EXCERPT PROVIDED ▸
Week 9 - PCB Thermal Simulation

AIM:- The objective of the project is to create a PCB model by importing the PCB layout, library files, and traces to Ansys Icepak and set up the physics & solve the thermal model.

Objective:- A PCB board, library files, and traces are imported to create the model. The model is first solved for conduction only, without the components, and then solved using the actual components with forced convection.

The three cases for the following cases:

• The model is solved only for Conduction, without components.
• The model is solved for the forced convection with the actual components.
• The model is solved for the forced convection and traced heating.

Tasks:-

1. The given board file, which contains information about the different components on the PCB, is imported to ANSYS Icepak. The associated library file gets automatically populated.
2. The given ECAD file, which contains information about the trace layers and vias present on the PCB, is imported to ANSYS Icepak.
3. The model is solved for conduction only without the actual components.
4. The model is solved for forced convection with the actual components.
5. The model is solved for forced convection with the actual components and the joule-heating within the trace layers of the PCB is modeled.

Introduction:-

A printed circuit board (PCB) mechanically supports and electrically connects electrical or electronic component electrical or electronic components using conductive tracks, pads, and other features etched from one or more sheet layers of copper laminated onto and between sheet layers of a non-conductive substrate. Components are generally soldered onto the PCB to both electrically connect and mechanically fasten them to it. Printed circuit boards are used in all but the simplest electronic products. They are also used in some electrical products, such as passive switch boxes. 

Alternatives to PCBs include wire wrap and point-to-point construction, both once popular but now rarely used. PCBs require additional design effort to lay out the circuit, but manufacturing and assembly can be automated. Electronic computer-aided design software is available to do much of the work of layout. Mass-producing circuits with PCBs is cheaper and faster than with other wiring methods, as components are mounted and wired in one operation. Large numbers of PCBs can be fabricated at the same time, and the layout only has to be done once. PCBs can also be made manually in small quantities, with reduced benefits.

SHORT TASK 1 ▸
In the PCB thermal simulation write-up, condense the paragraph beginning "Alternatives to PCBs include" into a bulleted list that keeps its main facts.
SHORT TASK 2 ▸
Please write the next part of the PCB thermal simulation write-up, picking up after its final sentence.

(Image and question rows)
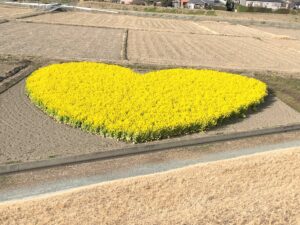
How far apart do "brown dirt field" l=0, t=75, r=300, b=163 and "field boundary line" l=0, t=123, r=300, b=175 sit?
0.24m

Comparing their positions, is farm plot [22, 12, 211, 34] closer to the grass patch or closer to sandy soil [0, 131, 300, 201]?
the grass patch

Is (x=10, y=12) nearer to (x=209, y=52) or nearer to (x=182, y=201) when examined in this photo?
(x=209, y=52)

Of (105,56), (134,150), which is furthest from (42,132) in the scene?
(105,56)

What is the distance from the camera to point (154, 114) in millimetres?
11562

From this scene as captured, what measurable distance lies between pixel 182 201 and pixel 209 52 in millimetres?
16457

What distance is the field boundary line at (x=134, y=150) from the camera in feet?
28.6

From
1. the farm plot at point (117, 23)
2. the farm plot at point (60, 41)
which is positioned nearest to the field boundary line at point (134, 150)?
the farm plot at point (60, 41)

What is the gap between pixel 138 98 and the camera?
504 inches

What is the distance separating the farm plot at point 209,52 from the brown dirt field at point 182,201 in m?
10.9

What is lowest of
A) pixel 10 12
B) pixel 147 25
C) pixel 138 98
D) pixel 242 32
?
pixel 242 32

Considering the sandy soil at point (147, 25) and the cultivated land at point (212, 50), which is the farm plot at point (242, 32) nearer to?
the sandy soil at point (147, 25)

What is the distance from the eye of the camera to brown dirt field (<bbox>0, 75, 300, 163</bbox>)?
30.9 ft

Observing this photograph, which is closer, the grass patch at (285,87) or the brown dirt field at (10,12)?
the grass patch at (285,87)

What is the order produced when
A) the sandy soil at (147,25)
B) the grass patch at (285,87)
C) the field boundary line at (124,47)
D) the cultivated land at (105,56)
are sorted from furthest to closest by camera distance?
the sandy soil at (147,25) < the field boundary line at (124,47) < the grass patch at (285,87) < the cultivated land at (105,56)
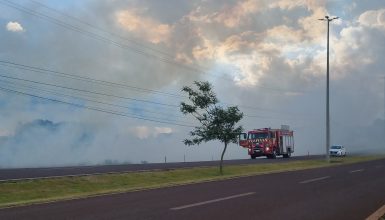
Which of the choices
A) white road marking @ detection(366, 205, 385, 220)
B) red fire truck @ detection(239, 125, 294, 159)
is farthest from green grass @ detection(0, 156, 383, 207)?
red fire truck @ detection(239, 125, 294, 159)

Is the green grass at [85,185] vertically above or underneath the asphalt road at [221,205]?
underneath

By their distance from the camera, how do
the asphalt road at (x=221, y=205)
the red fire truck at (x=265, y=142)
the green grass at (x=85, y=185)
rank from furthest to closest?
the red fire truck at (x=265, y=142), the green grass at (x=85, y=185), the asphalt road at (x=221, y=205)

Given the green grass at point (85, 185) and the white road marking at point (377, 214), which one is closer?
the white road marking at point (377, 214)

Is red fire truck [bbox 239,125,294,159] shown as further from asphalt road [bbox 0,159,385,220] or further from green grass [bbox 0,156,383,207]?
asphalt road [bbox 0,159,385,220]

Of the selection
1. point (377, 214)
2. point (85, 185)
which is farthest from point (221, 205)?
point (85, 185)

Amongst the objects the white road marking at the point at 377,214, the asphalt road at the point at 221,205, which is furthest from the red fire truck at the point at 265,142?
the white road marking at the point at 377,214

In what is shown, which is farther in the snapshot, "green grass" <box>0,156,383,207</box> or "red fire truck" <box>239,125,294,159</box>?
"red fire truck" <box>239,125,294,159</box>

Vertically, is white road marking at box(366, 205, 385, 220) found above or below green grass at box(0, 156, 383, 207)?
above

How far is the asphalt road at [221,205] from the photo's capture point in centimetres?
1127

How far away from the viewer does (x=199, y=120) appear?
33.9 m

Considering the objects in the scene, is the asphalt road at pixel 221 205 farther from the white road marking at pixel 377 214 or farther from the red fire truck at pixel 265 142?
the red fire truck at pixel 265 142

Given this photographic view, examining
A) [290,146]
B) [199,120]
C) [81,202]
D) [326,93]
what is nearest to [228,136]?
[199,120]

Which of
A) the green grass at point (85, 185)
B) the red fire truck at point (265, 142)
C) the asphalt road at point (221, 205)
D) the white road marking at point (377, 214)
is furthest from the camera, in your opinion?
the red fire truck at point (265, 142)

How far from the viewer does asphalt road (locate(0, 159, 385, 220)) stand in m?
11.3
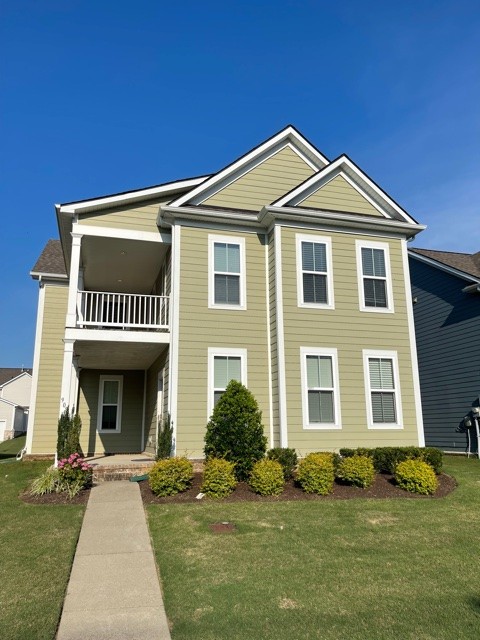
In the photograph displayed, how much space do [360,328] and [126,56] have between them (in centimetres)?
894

WRITTEN ANSWER 1 ▸
- Wire wrap and point-to-point construction are alternatives to PCBs; both were once popular but are now rarely used.
- PCBs take extra design effort to lay out the circuit, but manufacturing and assembly can be automated.
- Electronic computer-aided design software can do much of the layout work.
- Mass-producing circuits with PCBs is cheaper and faster than other wiring methods, since components are mounted and wired in one operation.
- Many PCBs can be fabricated at once, and the layout only has to be done once.
- PCBs can also be made by hand in small quantities, with reduced benefits.

WRITTEN ANSWER 2 ▸
PCBs can be single-sided one copper layer, double-sided two copper layers on both sides of one substrate layer, or multi-layer outer and inner layers of copper, alternating with layers of the substrate. Multi-layer PCBs allow for much higher component density because circuit traces on the inner layers would otherwise take up surface space between components. The rise in popularity of multilayer PCBs with more than two, and especially with more than four, copper planes was concurrent with the adoption of surface mount technology. However, multilayer PCBs make the repair, analysis, and field modification of circuits much more difficult and usually impractical.

 

Input Received:-

1. Create a new project
2. Import board layout *.bdf & *.ldf (The board and the associated library files have to be chosen at this step and the trace file can be imported later.)
3. Form the nonconformal assembly
4. Import ECAD file (*.anf) A1.anf can be found in the folder containing the input files downloaded for his tutorial.
5. Once the import process is completed, you can edit the layer information in the Board layer and via the information panel (metal layers are pure Cu and the dielectric layers are FR-4.)
6. Enter the layer thickness as shown in the table below.

Layer No.	Layer Thickness (mm)
1	0.04
2	0.45364
3	0.062
4	0.467
5	0.055
6	0.442
7	0.045

      7. Specify Grid density by size (0.508 mm X 0.508 mm)

 

 

Task I:- Conduction-only model

1. Geometry

The image attached below shows the geometry of the model.

It can be seen that all the components on PCB are deactivated and the cabinet is rescaled to the dimensions of the PCB.

2. Meshing

The computational domain is discretized using the Hex-dominant grid generated by the "Mesher-HD". The maximum element sizes along the X, Y, and Z directions are set to 2.032 mm, 2.032 mm and 0.05 mm respectively. The minimum gaps along the X, Y, and Z directions are set to 1 mm, 1 mm, and 0.01 mm respectively. The image attached below shows the "Mesh control" window.

It can be seen that the generated mesh yields 137268 elements and 146080 nodes. The images attached below show the computational mesh plotted on three mutually perpendicular planes, each passing through the center of the cabinet.

Visually the mesh appears to be fine. The images attached below show the histograms with the number of elements plotted along the X-axis and the quality measures plotted along the Y-axis.

3. Mesh Quality

1. Values less than 0.05 indicate the presence of severely distorted elements in the mesh. All the elements in the current mesh have a face-alignment of 1 which indicates that they are perfectly aligned to each other.
2. For a double precision solver, the minimum cell volume should not be less than 1e-15 m^3 otherwise the solver may face issues. The minimum cell volume in the current mesh is 1.64139e-10 m^3 and hence the mesh elements aren't small enough to cause problems in the solver.
3. A skewness of 0 indicates that the mesh element is degenerate whereas a skewness of 1 indicates that it is ideal (equilateral/equiangular). All the elements in the current mesh have a skewness of 1 which indicates that they are ideal (equilateral/equiangular).

 

4. Solver

The three-dimensional steady-state Navier-Stokes equations for the model are solved within the computational domain for temperature field using the Fluent solver available in ANSYS Icepak. The following settings are applied to the solver:

1. Variables solved: Temperature
2. Radiation: Off
3. Time variation: Steady
4. Solution initialization
   1. Temperature: Ambient (20 deg. C)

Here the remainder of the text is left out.